__Provided text__.
Saturday, May 17, 2008
4 papers over, 2 more to go.
it was relatively okay i guess.
i just might pass everything.
might.
This was my art assignment for weng choy. I thought it was rather interesting. =)
Hey. This is my long overdue 250 words about my essay and about what i want to do in life. =)
I'll start with what i want to do in life. I honestly don't know. At this point in time what I do know is I want to get a scholarship, go overseas and pursue possibly a psychology degree, possibly. I might want to do an art degree or a music degree, or maybe a liberal arts degree, which i cant pursue locally since Singapore doesnt offer liberal arts neither am I allowed to do a mix of all three. Ill probably go into the arts industry, or an arts related field, or maybe communications, such as working in the mass media industry. There are a myraid of jobs that i can see myself in - as a certified psychologist specialising in something, as some sort of designer, as a concert pianist!!!, as a journalist for some magazine, some sort of events manager, or something else, dabbling in a bit of teaching along the way. Basically im set to be not part of the science industry since i dont take sciences. Business might also be a possibility. My friend and I (she's kinda like me she loves art and music too) have this big dream of setting up this little art shop called THE BIG CHEESE. (we will probably change the name) There will be studios for art and music practice at the back, some sort of stall front where we invite local non-artists to design stuff and sell, plus a cafe and some band thing. It's sort of promotion of the poor non-artists whom are actually really good at art, the traditional kind that is. Oh well, young people can dream. =)
Now is the essay part. I will be writing about music since my coursework is about music. Which aspect of it I am not very sure yet. Let me tell you a little bit about my coursework since its going to be related to my essay. I started out with three interest areas that i wanted to research on - psychology, art and music as once again i had absolutely no idea what i wanted to do and so decided to do what i was interested in most. I tried to find ways to link the three together. After a while I ended up with wanting to do something about the journey of music making and art making and something about the state of mind when I play the piano. For my essay, I might want to write about the psychology of music or how music affects psychology, which might get a bit too technical and boring and I might lose interest halfway. I might write about the effect of music or sound on spaces, such as how music affects an installation piece, so at the same time I can do some research on how I want my final to be. I might also write about how talent in art or music might affect a person's life? I actually hated playing the piano when i was young but my mum forced me into it because my teacher thought I was "talented". It paid off in the end and I really enjoy music now but sometimes I do wonder if she never insisted I continue playing what might have changed. I guess talent can be both a blessing and a curse.

[Spatial questions based on pictures]
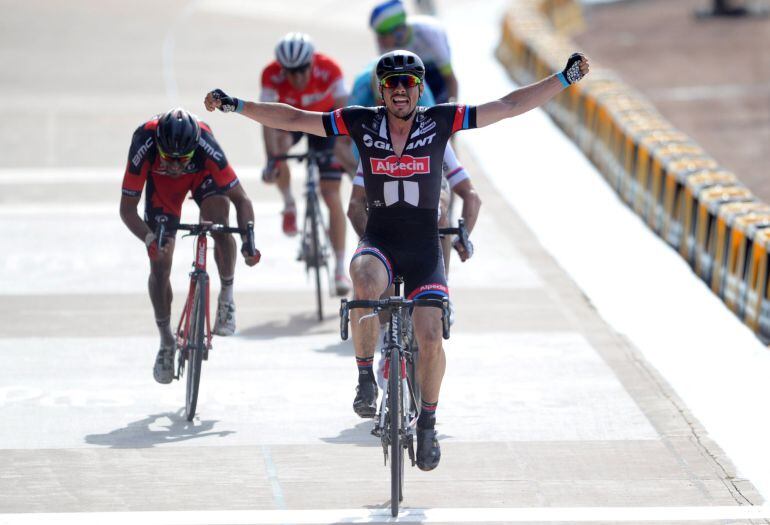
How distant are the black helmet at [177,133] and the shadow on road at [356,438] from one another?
1.94 m

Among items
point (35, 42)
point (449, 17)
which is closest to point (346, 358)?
point (35, 42)

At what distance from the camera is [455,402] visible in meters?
10.5

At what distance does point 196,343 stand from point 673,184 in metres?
6.85

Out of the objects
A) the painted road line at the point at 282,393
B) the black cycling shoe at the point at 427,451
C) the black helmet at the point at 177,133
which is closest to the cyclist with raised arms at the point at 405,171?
the black cycling shoe at the point at 427,451

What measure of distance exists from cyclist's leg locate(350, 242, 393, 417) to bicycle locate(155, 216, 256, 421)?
1646mm

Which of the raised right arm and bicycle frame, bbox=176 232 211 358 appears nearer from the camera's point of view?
the raised right arm

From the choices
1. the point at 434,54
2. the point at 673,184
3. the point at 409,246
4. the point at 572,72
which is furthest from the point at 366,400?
the point at 673,184

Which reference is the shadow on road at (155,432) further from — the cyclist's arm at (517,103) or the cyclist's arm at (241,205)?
the cyclist's arm at (517,103)

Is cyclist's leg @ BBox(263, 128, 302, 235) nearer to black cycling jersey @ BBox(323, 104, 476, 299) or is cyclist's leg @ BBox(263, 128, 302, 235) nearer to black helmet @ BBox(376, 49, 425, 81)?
black cycling jersey @ BBox(323, 104, 476, 299)

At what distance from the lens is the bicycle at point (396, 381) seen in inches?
313

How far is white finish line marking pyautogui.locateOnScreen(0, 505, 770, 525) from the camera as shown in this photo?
318 inches

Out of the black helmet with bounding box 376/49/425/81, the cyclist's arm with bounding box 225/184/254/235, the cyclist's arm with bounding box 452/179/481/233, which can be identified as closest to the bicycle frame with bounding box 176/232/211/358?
the cyclist's arm with bounding box 225/184/254/235

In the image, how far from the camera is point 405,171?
8477 mm

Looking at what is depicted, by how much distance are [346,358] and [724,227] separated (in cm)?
372
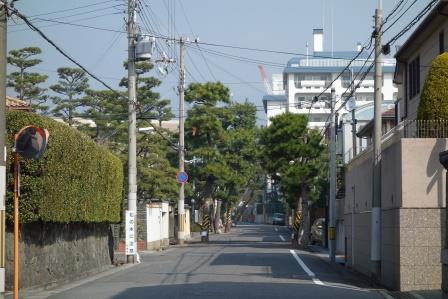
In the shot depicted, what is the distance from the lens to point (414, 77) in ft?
104

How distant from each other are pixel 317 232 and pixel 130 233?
25480 mm

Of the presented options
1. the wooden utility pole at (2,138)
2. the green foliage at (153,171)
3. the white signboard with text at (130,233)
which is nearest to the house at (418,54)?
the white signboard with text at (130,233)

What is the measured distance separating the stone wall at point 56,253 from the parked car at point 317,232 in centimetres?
2716

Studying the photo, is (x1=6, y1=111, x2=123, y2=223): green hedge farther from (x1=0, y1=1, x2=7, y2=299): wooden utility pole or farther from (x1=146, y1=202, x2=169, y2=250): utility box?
(x1=146, y1=202, x2=169, y2=250): utility box

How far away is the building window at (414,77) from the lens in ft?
101

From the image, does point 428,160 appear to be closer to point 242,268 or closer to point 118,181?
point 242,268

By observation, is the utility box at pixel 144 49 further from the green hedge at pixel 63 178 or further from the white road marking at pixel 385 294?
the white road marking at pixel 385 294

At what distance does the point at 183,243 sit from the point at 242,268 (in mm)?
28156

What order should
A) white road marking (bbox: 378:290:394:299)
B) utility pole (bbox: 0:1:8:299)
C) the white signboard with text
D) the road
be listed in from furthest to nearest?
the white signboard with text < white road marking (bbox: 378:290:394:299) < the road < utility pole (bbox: 0:1:8:299)

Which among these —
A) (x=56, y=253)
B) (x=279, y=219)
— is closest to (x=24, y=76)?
(x=56, y=253)

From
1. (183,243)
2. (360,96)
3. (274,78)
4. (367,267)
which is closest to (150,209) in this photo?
(183,243)

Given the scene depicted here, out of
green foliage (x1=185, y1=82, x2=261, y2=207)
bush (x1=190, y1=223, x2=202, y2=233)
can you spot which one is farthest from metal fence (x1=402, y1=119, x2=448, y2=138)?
bush (x1=190, y1=223, x2=202, y2=233)

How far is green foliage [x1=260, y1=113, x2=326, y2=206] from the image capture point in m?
49.5

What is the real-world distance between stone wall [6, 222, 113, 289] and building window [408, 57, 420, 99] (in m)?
13.6
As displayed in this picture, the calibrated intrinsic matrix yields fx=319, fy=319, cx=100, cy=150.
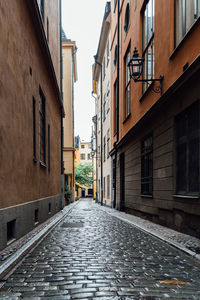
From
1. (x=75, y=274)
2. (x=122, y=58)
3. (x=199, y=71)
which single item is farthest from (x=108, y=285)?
(x=122, y=58)

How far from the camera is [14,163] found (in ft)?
22.3

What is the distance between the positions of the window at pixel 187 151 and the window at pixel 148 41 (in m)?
3.79

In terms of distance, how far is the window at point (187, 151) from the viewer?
7246 mm

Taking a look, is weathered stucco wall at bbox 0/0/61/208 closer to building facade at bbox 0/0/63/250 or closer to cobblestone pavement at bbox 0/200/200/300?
building facade at bbox 0/0/63/250

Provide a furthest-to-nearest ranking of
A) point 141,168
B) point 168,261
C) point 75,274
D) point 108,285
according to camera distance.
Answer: point 141,168
point 168,261
point 75,274
point 108,285

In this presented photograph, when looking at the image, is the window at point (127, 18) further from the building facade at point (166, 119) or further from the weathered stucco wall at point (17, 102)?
the weathered stucco wall at point (17, 102)

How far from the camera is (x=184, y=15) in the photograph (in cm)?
805

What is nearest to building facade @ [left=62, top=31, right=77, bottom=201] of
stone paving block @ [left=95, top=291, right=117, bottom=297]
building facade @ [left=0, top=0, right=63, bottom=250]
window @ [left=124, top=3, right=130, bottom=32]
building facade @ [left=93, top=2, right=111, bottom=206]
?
building facade @ [left=93, top=2, right=111, bottom=206]

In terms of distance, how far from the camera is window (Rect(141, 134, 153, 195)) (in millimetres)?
11000

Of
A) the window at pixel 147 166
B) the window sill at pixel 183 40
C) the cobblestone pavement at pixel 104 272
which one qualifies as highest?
the window sill at pixel 183 40

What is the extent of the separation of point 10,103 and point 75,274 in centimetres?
381

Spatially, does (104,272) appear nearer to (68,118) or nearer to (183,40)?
(183,40)

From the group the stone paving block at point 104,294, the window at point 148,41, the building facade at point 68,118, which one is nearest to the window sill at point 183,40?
the window at point 148,41

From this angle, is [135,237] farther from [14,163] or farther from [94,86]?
[94,86]
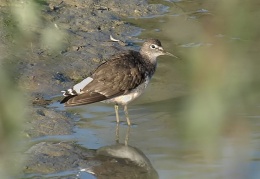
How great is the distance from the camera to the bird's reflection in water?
6875 mm

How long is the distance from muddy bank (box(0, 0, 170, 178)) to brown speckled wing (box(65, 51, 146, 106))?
1.45 ft

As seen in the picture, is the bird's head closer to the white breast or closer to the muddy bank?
the white breast

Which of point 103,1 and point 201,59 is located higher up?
point 201,59

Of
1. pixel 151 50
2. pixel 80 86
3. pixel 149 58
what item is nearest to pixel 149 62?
pixel 149 58

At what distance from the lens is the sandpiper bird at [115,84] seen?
835cm

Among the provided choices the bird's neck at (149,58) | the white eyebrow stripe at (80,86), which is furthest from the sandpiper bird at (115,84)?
the bird's neck at (149,58)

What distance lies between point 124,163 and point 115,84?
5.38 ft

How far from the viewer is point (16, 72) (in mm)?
9977

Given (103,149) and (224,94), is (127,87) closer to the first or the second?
(103,149)

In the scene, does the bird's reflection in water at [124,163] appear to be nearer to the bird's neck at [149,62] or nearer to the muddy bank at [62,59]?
the muddy bank at [62,59]

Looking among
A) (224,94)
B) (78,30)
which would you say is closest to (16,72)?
(78,30)

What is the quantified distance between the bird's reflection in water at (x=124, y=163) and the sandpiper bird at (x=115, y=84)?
0.70 m

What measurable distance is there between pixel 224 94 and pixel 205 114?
0.54 ft

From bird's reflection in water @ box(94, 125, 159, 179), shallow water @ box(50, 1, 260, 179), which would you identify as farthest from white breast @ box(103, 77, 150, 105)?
bird's reflection in water @ box(94, 125, 159, 179)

__What is asked__.
**a.** Answer these questions about the blog post:
(i) How many papers does the writer still have left to take?
(ii) What name do the writer and a friend have for the art shop they dream of setting up?
(iii) Why did the writer's mother make the writer keep playing the piano as a child?
**b.** Render as a numbered list the lines of the entries from the one containing "From bird's reflection" through the final line of the entries, omitting blank lines.
The blog post and the entries are separate, unrelated material.

__Exercise results__.
**a.**
(i) Two more papers remain.
(ii) The shop is called THE BIG CHEESE.
(iii) The writer's teacher thought the writer was "talented."

**b.**
1. From bird's reflection in water @ box(94, 125, 159, 179), shallow water @ box(50, 1, 260, 179), which would you identify as farthest from white breast @ box(103, 77, 150, 105)?
2. bird's reflection in water @ box(94, 125, 159, 179)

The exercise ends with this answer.